D'une part, l'Europe a tiré les bénéfices de sa volonté d'être à l'avant-garde des initiatives et de l'innovation. On peut se souvenir des réticences suscitées par l'adoption des premières directives interdisant l'essence plombée pour les automobiles : tout cela paraît bien loin et chacun est convaincu aujourd'hui que c'était un choix pertinent, non seulement en termes d'environnement et de santé publique, mais aussi en termes industriels.
D'autre part, nous devons regarder avec lucidité ce qui n'a pas fonctionné, pour ne pas reproduire les mêmes erreurs. Le marché du carbone, par exemple, ne produit pas les résultats que nous en attendions. Il a pâti d'une crise économique de grande envergure, qui n'avait pu être anticipée. C'est pourquoi nous devons rapidement le réformer. La Commission européenne a fait des propositions en ce sens et nous y travaillons.
Enfin, j'en ai parlé, l'énergie que nous ne consommons pas constitue une source majeure de réduction d'émissions. Les projets visant à faire des économies d'énergie, comme la rénovation thermique des bâtiments, constituent des opportunités que nous devons continuer à exploiter.
Il ne s'agit donc pas de nous complaire dans l'autosatisfaction, mais d'être toujours plus exigeants pour plus d'efficacité, en nous appuyant sur ce que nous sommes déjà parvenus à réaliser en matière de politique énergétique, pour convaincre que nous pouvons continuer dans cette voie et, en étant ambitieux, obtenir des résultats. C'est ce qu'attendent nos concitoyens de l'Europe : qu'elle soit plus concrète, plus réactive, et qu'elle apporte des réponses aux grands défis qui sont devant nous.
Mais nous devons aller plus loin et voir ce défi, non comme une contrainte, mais comme une véritable opportunité pour améliorer le quotidien de nos concitoyens et notre avenir en termes de croissance et d'emploi. Car remédier au réchauffement climatique implique la mise en oeuvre de nombreux chantiers qui touchent directement les conditions de vie des Français et des Européens : c'est le cas de l'amélioration du cadre de vie et de la baisse des factures énergétiques qui profiteront à tous et qui seront les conséquences directes de la rénovation thermique des bâtiments et du développement des sources énergétiques moins dépendantes des hydrocarbures. C'est aussi le cas de l'ouverture de nouvelles opportunités pour nos chercheurs et nos laboratoires, par le développement de nos savoirs et de nos technologies écologiques, domaines dans lesquelles l'Europe est en pointe et doit le rester. Cela contribuera au maintien de millions d'emplois durables sur le territoire européen et à la création de nouveaux emplois, grâce à l'essor de cette industrie d'avenir et à l'exportation de nos savoir-faire dans ce domaine.

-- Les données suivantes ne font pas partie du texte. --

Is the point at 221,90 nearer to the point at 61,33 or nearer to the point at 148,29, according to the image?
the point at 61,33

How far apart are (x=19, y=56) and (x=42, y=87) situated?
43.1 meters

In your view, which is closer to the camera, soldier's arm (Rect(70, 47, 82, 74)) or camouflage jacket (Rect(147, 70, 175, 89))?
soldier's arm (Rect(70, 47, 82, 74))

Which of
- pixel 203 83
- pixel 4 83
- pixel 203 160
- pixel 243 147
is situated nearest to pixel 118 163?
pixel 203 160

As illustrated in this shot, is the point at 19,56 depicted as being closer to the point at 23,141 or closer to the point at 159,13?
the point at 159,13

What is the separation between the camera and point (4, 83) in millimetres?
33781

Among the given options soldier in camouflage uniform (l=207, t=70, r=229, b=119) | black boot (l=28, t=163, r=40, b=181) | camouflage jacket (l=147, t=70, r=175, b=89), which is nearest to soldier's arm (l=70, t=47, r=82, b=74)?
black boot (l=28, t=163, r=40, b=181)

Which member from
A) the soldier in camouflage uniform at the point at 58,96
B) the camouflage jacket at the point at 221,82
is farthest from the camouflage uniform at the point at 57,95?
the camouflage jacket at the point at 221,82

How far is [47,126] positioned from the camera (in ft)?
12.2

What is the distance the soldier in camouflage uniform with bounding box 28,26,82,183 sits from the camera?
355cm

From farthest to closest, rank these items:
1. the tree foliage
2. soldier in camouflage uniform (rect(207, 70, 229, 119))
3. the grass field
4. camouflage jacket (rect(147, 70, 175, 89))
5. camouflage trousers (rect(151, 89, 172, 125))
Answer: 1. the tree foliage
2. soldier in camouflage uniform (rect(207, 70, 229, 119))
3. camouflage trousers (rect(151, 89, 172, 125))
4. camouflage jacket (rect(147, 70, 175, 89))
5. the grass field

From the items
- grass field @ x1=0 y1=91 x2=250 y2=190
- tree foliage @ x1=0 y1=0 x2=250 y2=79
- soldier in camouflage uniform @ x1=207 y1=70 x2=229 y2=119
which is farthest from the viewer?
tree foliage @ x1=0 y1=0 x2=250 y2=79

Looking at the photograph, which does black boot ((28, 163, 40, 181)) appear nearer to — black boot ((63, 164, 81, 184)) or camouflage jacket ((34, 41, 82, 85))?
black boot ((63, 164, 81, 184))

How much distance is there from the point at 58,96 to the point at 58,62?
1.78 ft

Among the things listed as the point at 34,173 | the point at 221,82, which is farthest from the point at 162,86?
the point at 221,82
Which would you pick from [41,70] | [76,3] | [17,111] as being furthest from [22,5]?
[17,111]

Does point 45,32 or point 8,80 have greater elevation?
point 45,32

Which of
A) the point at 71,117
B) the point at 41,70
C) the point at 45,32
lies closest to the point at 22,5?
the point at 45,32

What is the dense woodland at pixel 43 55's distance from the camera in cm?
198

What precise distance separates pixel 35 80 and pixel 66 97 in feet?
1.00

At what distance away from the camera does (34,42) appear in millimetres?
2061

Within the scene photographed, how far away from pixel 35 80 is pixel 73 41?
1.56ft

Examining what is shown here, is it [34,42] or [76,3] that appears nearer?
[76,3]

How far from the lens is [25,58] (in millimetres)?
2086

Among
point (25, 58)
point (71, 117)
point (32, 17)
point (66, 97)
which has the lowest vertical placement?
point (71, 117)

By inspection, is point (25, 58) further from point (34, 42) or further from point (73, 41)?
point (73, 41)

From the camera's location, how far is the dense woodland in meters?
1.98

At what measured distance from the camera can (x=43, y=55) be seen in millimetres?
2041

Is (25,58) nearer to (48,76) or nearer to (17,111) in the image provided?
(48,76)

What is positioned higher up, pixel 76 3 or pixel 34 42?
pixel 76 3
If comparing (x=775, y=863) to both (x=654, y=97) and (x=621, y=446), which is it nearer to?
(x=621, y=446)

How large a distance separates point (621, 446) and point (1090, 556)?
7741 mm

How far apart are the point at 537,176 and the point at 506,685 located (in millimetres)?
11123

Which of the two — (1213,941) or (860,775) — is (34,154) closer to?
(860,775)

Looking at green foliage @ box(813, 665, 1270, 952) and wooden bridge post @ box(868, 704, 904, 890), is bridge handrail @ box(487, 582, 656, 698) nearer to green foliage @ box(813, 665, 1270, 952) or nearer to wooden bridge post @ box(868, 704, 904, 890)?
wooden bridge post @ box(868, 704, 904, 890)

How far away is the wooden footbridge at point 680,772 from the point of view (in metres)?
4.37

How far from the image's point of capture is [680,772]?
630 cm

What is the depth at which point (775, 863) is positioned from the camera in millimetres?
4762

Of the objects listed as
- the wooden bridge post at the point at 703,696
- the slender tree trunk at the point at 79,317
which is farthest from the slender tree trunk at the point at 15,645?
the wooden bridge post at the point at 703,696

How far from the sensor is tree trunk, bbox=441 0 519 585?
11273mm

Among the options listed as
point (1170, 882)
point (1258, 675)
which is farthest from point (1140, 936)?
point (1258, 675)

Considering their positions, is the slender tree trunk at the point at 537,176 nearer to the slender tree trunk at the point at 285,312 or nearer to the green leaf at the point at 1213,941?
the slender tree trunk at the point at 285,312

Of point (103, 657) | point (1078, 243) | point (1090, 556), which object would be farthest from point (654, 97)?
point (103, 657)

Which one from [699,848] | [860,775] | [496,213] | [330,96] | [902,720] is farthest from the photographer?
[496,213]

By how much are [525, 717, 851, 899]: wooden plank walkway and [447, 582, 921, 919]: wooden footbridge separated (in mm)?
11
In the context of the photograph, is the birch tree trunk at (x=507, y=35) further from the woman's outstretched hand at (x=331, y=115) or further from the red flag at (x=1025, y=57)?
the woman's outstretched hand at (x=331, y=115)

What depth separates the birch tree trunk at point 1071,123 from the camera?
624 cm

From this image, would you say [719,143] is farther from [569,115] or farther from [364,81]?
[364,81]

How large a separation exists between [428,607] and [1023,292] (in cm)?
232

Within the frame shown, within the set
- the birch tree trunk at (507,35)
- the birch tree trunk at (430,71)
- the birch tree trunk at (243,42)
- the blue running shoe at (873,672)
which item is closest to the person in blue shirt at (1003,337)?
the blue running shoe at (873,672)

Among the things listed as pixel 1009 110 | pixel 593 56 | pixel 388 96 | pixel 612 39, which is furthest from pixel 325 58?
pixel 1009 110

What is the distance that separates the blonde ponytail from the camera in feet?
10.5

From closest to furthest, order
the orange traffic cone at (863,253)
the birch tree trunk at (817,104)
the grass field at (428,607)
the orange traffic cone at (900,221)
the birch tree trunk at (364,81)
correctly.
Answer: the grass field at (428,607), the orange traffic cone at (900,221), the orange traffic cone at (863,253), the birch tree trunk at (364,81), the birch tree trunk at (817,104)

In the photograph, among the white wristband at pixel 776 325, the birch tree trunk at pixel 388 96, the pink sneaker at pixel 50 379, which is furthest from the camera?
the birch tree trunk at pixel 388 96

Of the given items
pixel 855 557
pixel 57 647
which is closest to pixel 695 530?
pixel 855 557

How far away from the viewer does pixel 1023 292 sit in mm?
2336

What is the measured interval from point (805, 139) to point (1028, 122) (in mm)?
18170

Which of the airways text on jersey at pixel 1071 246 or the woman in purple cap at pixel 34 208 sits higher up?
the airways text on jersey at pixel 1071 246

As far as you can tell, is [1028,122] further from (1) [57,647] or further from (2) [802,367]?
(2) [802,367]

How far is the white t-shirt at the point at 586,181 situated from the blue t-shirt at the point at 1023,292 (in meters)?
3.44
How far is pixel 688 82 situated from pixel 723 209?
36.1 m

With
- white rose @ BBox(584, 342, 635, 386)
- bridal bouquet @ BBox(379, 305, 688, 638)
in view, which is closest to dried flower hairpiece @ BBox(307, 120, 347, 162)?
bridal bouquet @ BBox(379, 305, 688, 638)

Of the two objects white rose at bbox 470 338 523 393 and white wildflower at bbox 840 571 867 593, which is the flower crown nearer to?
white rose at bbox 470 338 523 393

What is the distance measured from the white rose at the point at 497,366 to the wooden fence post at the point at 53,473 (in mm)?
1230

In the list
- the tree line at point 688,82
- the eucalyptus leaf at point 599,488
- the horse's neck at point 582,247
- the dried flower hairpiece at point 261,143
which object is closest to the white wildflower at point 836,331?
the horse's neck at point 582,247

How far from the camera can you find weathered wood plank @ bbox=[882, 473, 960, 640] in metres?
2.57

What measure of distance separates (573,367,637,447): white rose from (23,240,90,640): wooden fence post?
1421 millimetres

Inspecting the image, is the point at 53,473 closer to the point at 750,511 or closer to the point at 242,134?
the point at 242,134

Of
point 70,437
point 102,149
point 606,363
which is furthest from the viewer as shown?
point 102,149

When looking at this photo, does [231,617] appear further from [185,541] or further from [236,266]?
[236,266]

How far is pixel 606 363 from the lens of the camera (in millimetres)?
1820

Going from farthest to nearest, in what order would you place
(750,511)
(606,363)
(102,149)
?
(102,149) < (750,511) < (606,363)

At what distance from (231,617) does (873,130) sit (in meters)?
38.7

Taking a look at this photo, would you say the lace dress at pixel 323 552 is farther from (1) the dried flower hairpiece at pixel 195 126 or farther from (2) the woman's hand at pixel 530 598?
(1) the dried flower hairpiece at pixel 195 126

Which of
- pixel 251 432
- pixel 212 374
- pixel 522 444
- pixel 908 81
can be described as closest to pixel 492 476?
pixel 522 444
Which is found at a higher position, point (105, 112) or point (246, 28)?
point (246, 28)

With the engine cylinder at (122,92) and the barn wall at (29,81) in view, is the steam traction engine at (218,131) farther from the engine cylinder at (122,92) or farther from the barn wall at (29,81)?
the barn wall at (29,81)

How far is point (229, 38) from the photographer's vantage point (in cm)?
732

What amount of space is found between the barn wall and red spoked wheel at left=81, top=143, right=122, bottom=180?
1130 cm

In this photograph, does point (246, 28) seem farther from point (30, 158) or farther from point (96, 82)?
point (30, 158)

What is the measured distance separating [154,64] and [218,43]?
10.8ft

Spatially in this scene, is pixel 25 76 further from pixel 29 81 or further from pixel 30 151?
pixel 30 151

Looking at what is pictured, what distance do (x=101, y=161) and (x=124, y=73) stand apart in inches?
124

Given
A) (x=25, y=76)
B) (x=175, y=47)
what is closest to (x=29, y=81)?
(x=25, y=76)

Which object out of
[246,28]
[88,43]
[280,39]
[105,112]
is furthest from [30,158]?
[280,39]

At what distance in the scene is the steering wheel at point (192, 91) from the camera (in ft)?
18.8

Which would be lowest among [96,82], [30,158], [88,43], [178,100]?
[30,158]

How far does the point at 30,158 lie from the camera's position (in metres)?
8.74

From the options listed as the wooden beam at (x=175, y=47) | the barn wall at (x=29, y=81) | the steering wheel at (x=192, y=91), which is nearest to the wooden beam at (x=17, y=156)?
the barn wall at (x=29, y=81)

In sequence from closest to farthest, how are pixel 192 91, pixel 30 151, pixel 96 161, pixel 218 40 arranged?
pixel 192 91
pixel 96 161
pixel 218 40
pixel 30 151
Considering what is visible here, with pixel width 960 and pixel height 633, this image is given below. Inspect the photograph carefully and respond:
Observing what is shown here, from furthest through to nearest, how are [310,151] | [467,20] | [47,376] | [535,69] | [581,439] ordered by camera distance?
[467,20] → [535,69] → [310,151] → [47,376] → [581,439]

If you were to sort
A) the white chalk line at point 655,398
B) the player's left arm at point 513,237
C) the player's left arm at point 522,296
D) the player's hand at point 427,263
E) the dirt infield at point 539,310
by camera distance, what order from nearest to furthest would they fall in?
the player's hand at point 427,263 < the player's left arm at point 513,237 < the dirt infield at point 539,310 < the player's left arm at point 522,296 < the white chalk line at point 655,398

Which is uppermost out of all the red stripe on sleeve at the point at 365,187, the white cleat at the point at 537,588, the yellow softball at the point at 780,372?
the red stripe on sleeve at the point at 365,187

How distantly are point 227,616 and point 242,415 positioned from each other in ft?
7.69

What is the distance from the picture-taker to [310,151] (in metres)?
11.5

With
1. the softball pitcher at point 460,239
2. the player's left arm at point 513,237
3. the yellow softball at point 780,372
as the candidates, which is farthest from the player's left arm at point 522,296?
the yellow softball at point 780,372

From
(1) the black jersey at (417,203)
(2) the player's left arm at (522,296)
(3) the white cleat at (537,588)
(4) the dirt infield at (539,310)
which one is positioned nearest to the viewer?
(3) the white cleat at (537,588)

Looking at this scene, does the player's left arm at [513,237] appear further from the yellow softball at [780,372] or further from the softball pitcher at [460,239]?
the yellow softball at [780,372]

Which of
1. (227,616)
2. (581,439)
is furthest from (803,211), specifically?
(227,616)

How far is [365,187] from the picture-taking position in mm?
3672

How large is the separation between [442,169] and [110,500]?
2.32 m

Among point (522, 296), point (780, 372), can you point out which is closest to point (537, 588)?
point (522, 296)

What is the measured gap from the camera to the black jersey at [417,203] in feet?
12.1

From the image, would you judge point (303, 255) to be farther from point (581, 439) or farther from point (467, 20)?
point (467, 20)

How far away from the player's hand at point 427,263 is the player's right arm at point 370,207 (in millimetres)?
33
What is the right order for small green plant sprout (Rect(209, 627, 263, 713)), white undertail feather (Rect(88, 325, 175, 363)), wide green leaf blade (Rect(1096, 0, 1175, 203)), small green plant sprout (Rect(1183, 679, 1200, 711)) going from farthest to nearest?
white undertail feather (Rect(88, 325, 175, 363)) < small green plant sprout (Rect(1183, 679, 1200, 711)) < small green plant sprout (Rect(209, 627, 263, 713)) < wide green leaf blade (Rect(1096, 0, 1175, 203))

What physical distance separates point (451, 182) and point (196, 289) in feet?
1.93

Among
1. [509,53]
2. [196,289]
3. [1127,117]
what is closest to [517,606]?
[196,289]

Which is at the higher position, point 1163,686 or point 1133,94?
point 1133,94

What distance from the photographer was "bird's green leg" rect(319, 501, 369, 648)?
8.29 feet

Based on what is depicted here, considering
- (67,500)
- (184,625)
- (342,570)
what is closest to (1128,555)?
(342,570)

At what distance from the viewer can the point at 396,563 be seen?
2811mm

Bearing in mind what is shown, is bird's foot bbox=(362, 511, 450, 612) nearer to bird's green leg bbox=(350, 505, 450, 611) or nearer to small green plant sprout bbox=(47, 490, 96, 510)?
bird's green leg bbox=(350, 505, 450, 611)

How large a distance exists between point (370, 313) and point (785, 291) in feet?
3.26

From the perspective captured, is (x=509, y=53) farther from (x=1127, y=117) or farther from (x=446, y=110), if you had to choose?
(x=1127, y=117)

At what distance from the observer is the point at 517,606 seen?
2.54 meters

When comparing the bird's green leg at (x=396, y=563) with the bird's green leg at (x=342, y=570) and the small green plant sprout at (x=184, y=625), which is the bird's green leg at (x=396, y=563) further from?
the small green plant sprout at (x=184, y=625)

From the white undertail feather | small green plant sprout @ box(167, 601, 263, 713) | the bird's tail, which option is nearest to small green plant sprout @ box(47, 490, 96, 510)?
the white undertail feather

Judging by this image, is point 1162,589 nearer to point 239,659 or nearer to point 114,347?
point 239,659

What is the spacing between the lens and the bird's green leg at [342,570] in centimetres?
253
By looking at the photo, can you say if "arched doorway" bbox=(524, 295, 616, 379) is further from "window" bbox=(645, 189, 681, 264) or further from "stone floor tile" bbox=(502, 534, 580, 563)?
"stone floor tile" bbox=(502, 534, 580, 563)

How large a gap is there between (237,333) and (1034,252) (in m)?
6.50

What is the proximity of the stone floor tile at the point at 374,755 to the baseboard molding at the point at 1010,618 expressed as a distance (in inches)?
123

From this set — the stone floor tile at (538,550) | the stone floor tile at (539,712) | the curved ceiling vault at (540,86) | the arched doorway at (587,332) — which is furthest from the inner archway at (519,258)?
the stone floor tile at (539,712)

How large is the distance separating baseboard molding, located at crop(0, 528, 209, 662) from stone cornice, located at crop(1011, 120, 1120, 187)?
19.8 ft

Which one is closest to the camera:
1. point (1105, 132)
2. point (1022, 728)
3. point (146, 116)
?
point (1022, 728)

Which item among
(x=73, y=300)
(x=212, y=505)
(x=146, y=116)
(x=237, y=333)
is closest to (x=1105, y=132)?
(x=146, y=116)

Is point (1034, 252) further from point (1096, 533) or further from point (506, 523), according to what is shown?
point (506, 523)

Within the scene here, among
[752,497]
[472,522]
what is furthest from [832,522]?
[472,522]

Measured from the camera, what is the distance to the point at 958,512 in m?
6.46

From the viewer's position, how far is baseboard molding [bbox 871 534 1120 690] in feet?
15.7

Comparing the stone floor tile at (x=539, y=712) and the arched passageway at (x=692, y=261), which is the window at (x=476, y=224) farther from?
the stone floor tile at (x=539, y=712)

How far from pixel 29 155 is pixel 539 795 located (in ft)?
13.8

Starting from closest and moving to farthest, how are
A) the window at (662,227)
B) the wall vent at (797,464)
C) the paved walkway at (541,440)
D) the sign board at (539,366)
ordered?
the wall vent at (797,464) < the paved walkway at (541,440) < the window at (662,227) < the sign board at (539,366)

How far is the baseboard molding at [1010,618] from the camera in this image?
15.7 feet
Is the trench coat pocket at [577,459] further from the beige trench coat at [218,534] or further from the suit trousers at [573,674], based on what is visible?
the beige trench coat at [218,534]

Car tous les autres continents sont aussi à la recherche de réponses, s'agissant de la construction de villes durables, de nouveaux modes de transport ou de nouveaux modes industriels moins consommateurs de carbone.
Dans tous ces domaines, nous devons avancer avec beaucoup d'audace. Il nous faut donc accompagner la transformation de ces économies. Je pense à notre capacité à bâtir une véritable communauté de l'énergie, qui donnera un accès sûr à une énergie pour tous, compétitive et durable. C'est un enjeu pour tous les pays de l'Union européenne, mais aussi pour certains de nos voisins, comme l'Ukraine et la Moldavie.
Les discussions se poursuivent dans ce contexte pour que les États membres s'accordent sur des priorités en matière de politique énergétique : développement d'infrastructures énergétiques supplémentaires pour l'interconnexion entre les différents pays, renforcement de la solidarité énergétique entre les États, y compris par des réflexions sur le poids dans les négociations énergétiques des acheteurs européens, déploiement accru de ressources indigènes, diversification des sources et des voies d'approvisionnement. Toutes ces dimensions sont indissociables de nos ambitions climatiques puisqu'elles contribueront à rendre nos économies plus sobres en carbone et moins dépendantes en hydrocarbures.
Cette dimension avance rapidement : pas plus tard qu'aujourd'hui, la Commission a adopté une étude sur la sécurité énergétique et un plan d'action à partir duquel les États membres vont travailler. Développer des opportunités et des solidarités va donc de pair ; c'est dans l'intérêt de nos économies, de nos industries et surtout dans celui de nos concitoyens ! Pour y parvenir, nous devons nous saisir des échéances et des opportunités majeures qui sont devant nous.
Tout d'abord, je tiens à vous assurer du plein engagement du Gouvernement pour promouvoir l'unité européenne dans la recherche d'un accord à vingt-huit sur le cadre énergie climat 2030, c'est-à-dire sur nos engagements collectifs en faveur de la lutte contre le réchauffement climatique entre 2020 et 2030.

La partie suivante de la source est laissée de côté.